Leave out pictures; repeat exactly the lines from the "Looking at the image, of" line through the last of the data below.

══ Information given ══

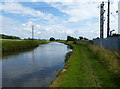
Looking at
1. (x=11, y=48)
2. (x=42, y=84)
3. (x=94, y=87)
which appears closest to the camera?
(x=94, y=87)

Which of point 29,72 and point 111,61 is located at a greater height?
point 111,61

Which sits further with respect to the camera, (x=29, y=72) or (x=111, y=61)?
(x=29, y=72)

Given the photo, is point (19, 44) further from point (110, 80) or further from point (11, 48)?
point (110, 80)

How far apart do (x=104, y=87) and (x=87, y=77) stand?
89.2 inches

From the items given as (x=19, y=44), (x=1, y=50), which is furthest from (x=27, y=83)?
(x=19, y=44)

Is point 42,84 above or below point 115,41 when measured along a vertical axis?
below

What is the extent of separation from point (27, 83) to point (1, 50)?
28636mm

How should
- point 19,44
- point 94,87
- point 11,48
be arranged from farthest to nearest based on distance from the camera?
point 19,44
point 11,48
point 94,87

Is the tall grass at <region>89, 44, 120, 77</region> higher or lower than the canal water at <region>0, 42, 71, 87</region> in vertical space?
higher

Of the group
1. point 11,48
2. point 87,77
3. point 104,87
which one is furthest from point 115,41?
point 11,48

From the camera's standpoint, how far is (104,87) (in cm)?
941

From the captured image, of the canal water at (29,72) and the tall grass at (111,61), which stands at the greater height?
the tall grass at (111,61)

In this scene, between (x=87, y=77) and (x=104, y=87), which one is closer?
(x=104, y=87)

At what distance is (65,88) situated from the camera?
30.8 ft
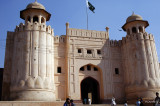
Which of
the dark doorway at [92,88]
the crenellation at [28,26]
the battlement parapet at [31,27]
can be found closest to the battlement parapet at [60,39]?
the battlement parapet at [31,27]

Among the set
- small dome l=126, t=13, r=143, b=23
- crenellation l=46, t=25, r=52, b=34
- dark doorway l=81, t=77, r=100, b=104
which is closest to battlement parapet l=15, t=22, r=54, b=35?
crenellation l=46, t=25, r=52, b=34

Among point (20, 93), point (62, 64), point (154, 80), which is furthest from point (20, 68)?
point (154, 80)

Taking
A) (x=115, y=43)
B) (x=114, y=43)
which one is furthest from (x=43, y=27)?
(x=115, y=43)

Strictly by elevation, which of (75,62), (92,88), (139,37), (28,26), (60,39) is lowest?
(92,88)

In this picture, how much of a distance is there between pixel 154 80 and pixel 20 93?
1370 cm

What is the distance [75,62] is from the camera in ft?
71.6

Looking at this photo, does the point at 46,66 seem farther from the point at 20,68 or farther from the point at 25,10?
the point at 25,10

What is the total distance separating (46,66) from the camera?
19.4m

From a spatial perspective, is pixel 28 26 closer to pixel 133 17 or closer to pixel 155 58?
pixel 133 17

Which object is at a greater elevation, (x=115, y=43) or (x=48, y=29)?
(x=48, y=29)

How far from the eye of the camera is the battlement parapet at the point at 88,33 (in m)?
23.0

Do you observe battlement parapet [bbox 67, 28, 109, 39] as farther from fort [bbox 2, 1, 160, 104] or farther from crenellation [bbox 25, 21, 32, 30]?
crenellation [bbox 25, 21, 32, 30]

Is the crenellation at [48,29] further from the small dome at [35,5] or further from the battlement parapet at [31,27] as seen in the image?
the small dome at [35,5]

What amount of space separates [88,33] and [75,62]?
414cm
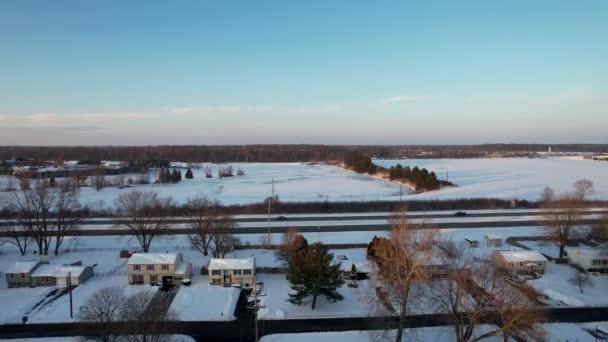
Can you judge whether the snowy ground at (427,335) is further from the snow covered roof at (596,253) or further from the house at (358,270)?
the snow covered roof at (596,253)

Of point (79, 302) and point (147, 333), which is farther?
point (79, 302)

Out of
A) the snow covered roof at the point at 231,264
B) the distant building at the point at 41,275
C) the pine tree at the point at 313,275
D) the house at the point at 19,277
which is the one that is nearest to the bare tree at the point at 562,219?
the pine tree at the point at 313,275

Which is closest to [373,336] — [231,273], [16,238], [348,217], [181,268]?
[231,273]

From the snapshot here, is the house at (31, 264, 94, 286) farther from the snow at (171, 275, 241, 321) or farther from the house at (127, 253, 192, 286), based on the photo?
the snow at (171, 275, 241, 321)

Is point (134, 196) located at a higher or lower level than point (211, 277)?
higher

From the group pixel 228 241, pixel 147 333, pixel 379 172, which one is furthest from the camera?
pixel 379 172

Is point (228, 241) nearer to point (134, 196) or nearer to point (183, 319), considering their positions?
point (183, 319)

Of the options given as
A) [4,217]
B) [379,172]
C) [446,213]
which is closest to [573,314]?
[446,213]
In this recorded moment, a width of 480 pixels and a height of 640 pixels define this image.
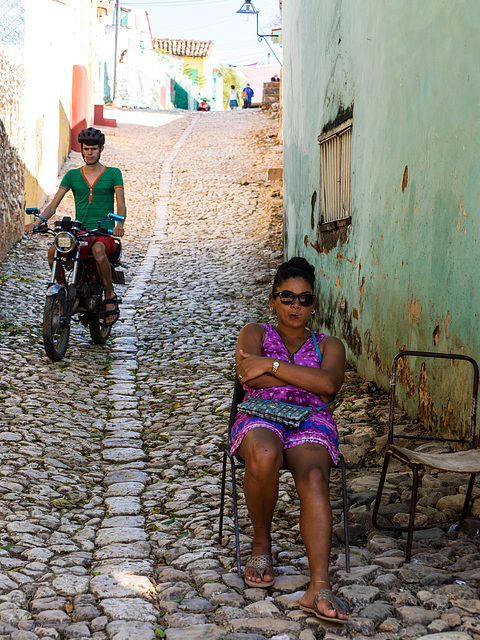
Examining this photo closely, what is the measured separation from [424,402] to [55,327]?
3270 millimetres

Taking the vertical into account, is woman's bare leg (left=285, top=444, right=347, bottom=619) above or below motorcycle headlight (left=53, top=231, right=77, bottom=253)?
below

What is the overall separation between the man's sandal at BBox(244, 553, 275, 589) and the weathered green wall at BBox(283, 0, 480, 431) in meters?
1.69

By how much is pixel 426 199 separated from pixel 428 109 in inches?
22.2

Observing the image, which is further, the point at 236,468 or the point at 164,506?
the point at 164,506

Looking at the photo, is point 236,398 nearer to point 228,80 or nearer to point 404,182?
point 404,182

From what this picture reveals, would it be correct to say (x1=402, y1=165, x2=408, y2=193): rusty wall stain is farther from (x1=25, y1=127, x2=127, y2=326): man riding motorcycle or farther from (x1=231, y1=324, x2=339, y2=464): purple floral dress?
(x1=25, y1=127, x2=127, y2=326): man riding motorcycle

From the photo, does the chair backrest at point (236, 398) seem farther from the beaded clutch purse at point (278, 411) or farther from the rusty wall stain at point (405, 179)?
the rusty wall stain at point (405, 179)

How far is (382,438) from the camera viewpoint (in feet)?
17.1

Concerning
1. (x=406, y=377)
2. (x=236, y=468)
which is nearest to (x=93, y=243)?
(x=406, y=377)

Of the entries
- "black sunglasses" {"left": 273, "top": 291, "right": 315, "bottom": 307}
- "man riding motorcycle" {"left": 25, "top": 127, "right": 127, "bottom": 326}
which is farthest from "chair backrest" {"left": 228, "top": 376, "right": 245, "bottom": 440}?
"man riding motorcycle" {"left": 25, "top": 127, "right": 127, "bottom": 326}

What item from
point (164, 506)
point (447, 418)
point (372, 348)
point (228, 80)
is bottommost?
point (164, 506)

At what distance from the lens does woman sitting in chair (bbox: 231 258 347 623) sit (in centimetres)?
303

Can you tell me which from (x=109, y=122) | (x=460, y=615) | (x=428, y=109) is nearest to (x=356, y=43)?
(x=428, y=109)

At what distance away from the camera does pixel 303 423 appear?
3506mm
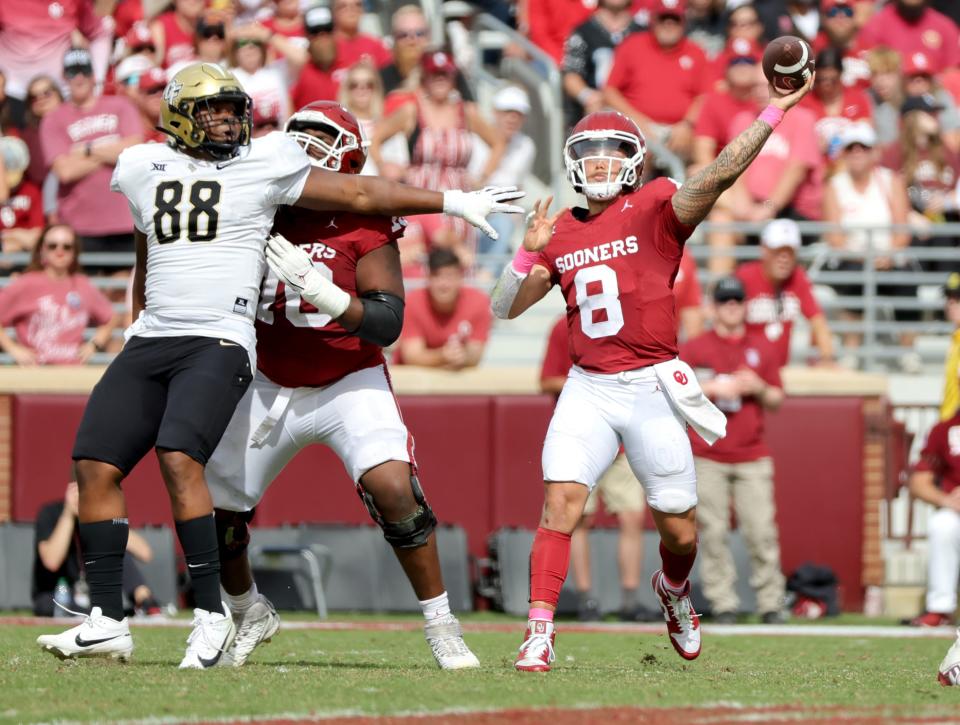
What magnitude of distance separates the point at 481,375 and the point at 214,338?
6.02 metres

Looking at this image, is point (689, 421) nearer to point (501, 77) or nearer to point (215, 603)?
point (215, 603)

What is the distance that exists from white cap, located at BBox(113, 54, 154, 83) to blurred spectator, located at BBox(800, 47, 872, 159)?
207 inches

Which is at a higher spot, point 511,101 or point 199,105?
point 511,101

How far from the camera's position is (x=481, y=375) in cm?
1232

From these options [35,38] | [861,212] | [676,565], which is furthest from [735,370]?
[35,38]

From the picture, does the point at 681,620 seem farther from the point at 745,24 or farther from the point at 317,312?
the point at 745,24

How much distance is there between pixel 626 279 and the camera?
22.6ft

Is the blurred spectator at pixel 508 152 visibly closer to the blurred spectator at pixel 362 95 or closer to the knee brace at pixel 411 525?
the blurred spectator at pixel 362 95

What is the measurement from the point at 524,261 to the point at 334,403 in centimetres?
97

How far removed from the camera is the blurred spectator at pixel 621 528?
1103cm

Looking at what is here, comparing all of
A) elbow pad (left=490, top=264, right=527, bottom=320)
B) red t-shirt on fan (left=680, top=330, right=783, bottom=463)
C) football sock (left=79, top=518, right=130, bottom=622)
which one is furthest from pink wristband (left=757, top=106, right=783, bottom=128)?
red t-shirt on fan (left=680, top=330, right=783, bottom=463)

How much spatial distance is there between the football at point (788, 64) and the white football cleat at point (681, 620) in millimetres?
2048

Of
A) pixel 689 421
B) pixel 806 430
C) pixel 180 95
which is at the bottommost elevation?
pixel 806 430

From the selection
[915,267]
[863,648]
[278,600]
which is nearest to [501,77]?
[915,267]
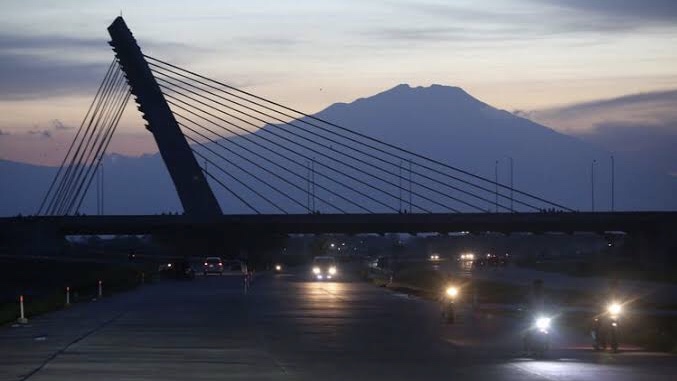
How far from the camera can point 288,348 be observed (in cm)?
3172

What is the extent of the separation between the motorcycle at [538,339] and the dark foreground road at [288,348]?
33cm

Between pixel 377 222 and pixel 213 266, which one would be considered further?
pixel 377 222

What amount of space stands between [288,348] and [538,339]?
5520mm

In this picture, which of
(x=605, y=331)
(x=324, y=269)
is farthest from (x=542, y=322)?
(x=324, y=269)

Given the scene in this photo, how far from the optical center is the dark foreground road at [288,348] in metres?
25.6

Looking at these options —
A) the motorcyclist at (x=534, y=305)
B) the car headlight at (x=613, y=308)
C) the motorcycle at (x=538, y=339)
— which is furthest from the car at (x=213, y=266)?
the motorcycle at (x=538, y=339)

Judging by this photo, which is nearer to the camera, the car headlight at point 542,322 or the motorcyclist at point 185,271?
the car headlight at point 542,322

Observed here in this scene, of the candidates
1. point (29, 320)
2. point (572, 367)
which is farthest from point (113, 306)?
point (572, 367)

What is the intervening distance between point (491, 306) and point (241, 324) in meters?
14.1

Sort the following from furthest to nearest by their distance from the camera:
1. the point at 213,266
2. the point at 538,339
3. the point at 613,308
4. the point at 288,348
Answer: the point at 213,266 → the point at 613,308 → the point at 288,348 → the point at 538,339

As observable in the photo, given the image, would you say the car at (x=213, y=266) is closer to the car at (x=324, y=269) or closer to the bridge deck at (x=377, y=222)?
the bridge deck at (x=377, y=222)

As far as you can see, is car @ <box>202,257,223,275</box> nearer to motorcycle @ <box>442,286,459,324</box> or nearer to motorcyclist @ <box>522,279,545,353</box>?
motorcycle @ <box>442,286,459,324</box>

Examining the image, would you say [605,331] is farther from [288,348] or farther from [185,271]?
[185,271]

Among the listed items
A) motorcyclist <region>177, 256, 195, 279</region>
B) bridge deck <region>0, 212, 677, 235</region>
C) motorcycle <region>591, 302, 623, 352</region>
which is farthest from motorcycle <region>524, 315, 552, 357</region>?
bridge deck <region>0, 212, 677, 235</region>
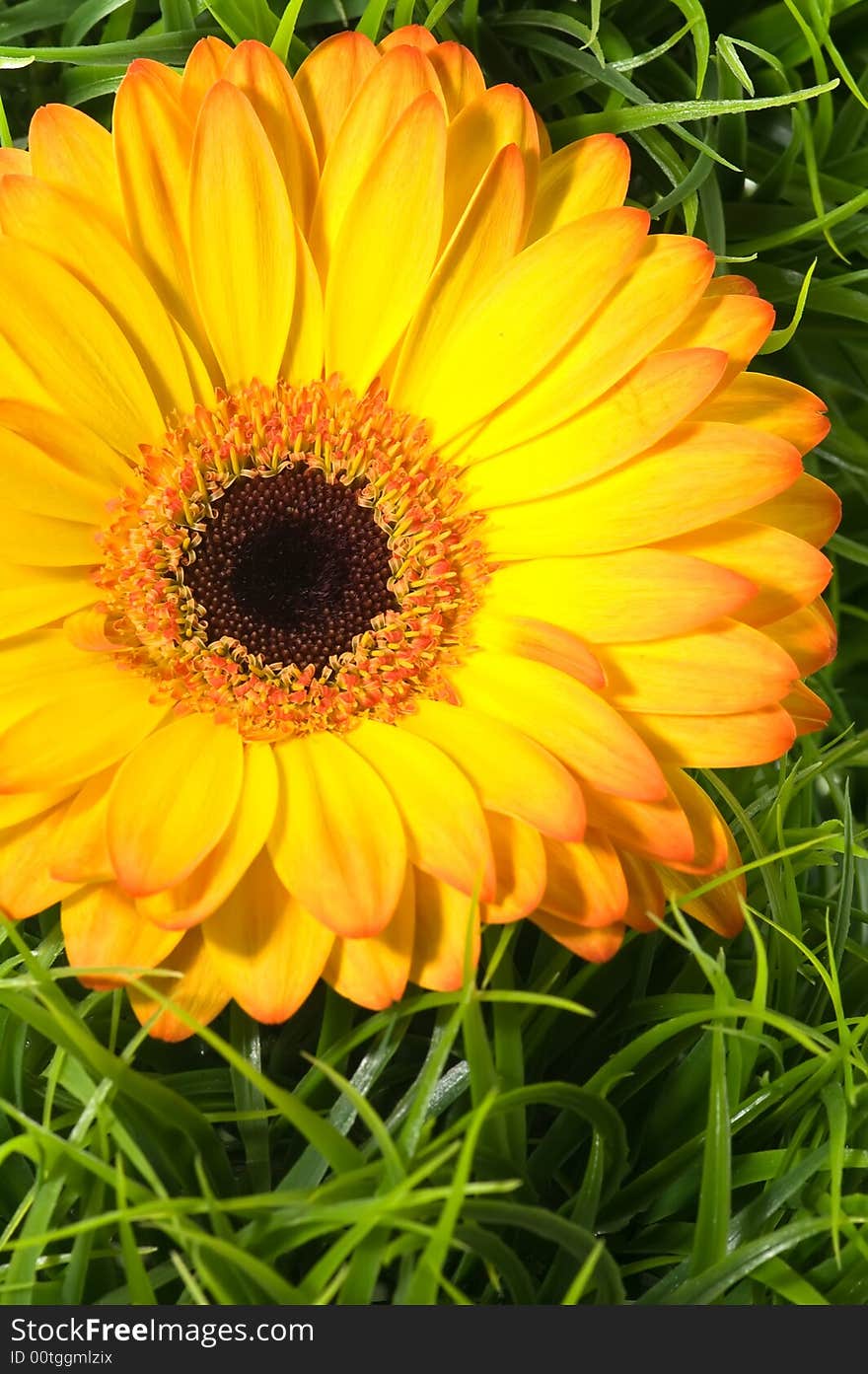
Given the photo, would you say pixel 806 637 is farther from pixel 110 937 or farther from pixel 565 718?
pixel 110 937

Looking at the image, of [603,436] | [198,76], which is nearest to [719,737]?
[603,436]

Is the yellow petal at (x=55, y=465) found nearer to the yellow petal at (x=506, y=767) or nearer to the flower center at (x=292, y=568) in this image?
the flower center at (x=292, y=568)

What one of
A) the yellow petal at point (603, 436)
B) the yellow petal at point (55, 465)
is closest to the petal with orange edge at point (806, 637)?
the yellow petal at point (603, 436)

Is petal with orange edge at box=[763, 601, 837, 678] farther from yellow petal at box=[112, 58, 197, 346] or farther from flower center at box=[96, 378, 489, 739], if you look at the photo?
yellow petal at box=[112, 58, 197, 346]

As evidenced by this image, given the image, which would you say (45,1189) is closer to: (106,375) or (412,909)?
(412,909)

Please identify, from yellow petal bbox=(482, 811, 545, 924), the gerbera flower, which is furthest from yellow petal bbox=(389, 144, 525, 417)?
yellow petal bbox=(482, 811, 545, 924)

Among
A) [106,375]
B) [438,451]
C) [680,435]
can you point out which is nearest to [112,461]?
[106,375]
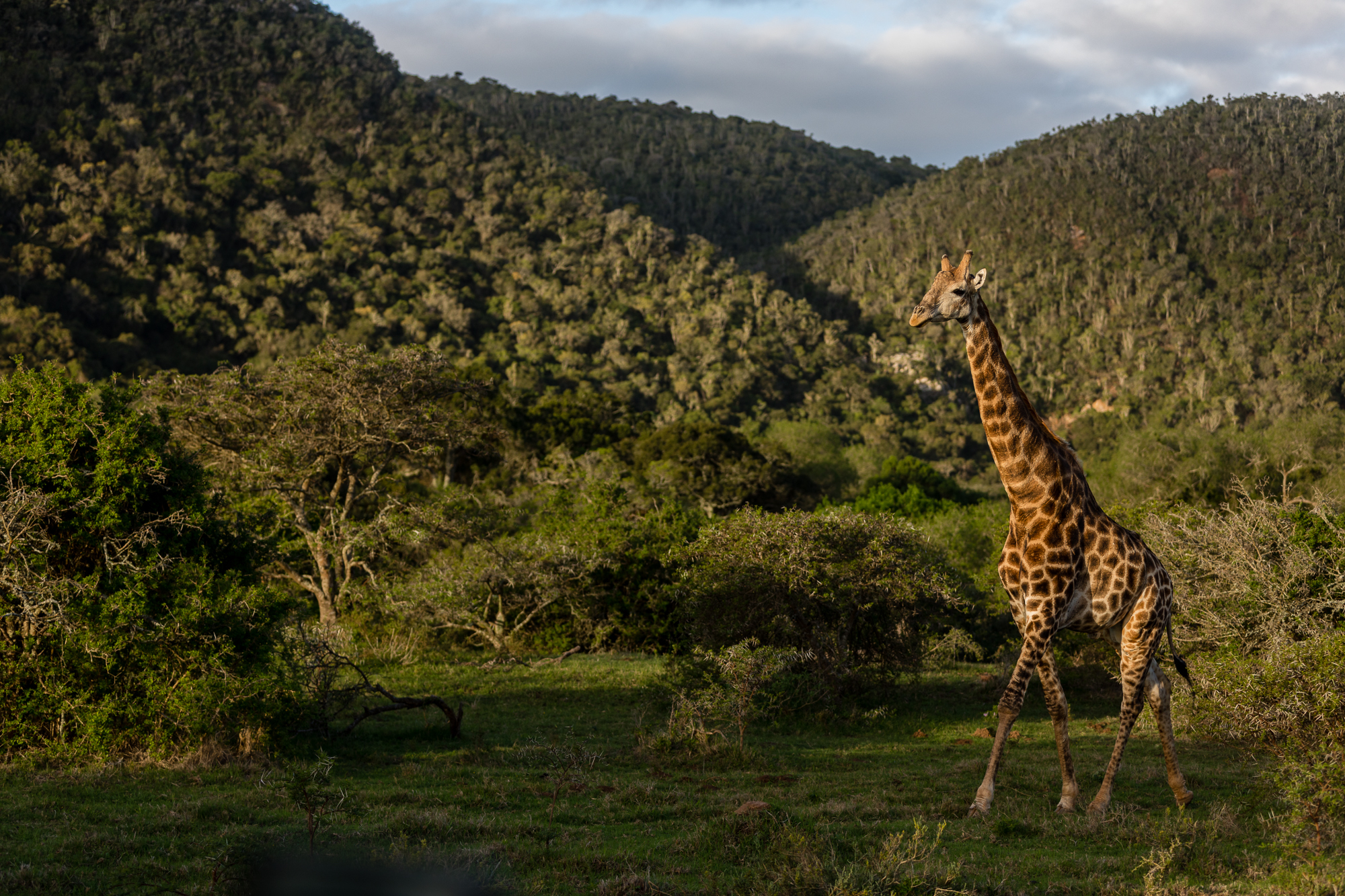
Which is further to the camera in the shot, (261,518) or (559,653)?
(559,653)

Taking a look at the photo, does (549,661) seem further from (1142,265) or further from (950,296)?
(1142,265)

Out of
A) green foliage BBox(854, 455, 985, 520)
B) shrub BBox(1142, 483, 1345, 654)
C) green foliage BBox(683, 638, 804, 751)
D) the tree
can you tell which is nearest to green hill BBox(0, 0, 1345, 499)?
green foliage BBox(854, 455, 985, 520)

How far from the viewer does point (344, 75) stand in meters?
101

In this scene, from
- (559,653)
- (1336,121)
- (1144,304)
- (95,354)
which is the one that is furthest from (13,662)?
(1336,121)

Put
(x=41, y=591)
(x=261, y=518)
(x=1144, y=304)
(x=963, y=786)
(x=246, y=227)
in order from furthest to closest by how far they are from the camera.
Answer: (x=1144, y=304)
(x=246, y=227)
(x=261, y=518)
(x=963, y=786)
(x=41, y=591)

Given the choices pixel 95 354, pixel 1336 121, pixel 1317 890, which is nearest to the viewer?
pixel 1317 890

═══

Full response:
Looking at the image, of [603,436] | [198,76], which is nearest to [719,737]?
[603,436]

Is the yellow petal at (x=55, y=465) found nearer to the yellow petal at (x=506, y=767) or nearer to the flower center at (x=292, y=568) in this image?
the flower center at (x=292, y=568)

What one of
A) the yellow petal at point (603, 436)
B) the yellow petal at point (55, 465)
is closest to the petal with orange edge at point (806, 637)?
the yellow petal at point (603, 436)

Is petal with orange edge at box=[763, 601, 837, 678] farther from yellow petal at box=[112, 58, 197, 346] or farther from flower center at box=[96, 378, 489, 739], if you look at the photo?
yellow petal at box=[112, 58, 197, 346]

As evidenced by this image, given the image, which would you say (45,1189) is closer to: (106,375) or (412,909)?
(412,909)

Please identify, from yellow petal bbox=(482, 811, 545, 924), the gerbera flower, which is furthest from yellow petal bbox=(389, 144, 525, 417)?
yellow petal bbox=(482, 811, 545, 924)

Among
A) [106,375]
B) [438,451]
C) [680,435]
can you point out which is nearest to [112,461]?
[106,375]
Which is further to the camera in the shot, (261,518) or (559,653)?
(559,653)

Taking a look at the photo, does (549,661) seem further from (1142,265) or further from (950,296)?
(1142,265)

Out of
A) green foliage BBox(854, 455, 985, 520)
B) shrub BBox(1142, 483, 1345, 654)
C) green foliage BBox(683, 638, 804, 751)
D) the tree
can you tell which is nearest to green hill BBox(0, 0, 1345, 499)?
green foliage BBox(854, 455, 985, 520)

How far from the viewer does point (344, 75) stand in meters?
101

In this scene, from
- (559,653)
- (1336,121)
- (1144,304)
- (95,354)
which is the one that is furthest from (13,662)?
(1336,121)

Put
(x=41, y=591)
(x=261, y=518)
(x=1144, y=304)
(x=963, y=786)
(x=246, y=227)
in order from furthest to closest by how far they are from the camera.
Answer: (x=1144, y=304)
(x=246, y=227)
(x=261, y=518)
(x=963, y=786)
(x=41, y=591)

Given the choices pixel 95 354, pixel 1336 121, pixel 1317 890, which is nearest to the viewer?
pixel 1317 890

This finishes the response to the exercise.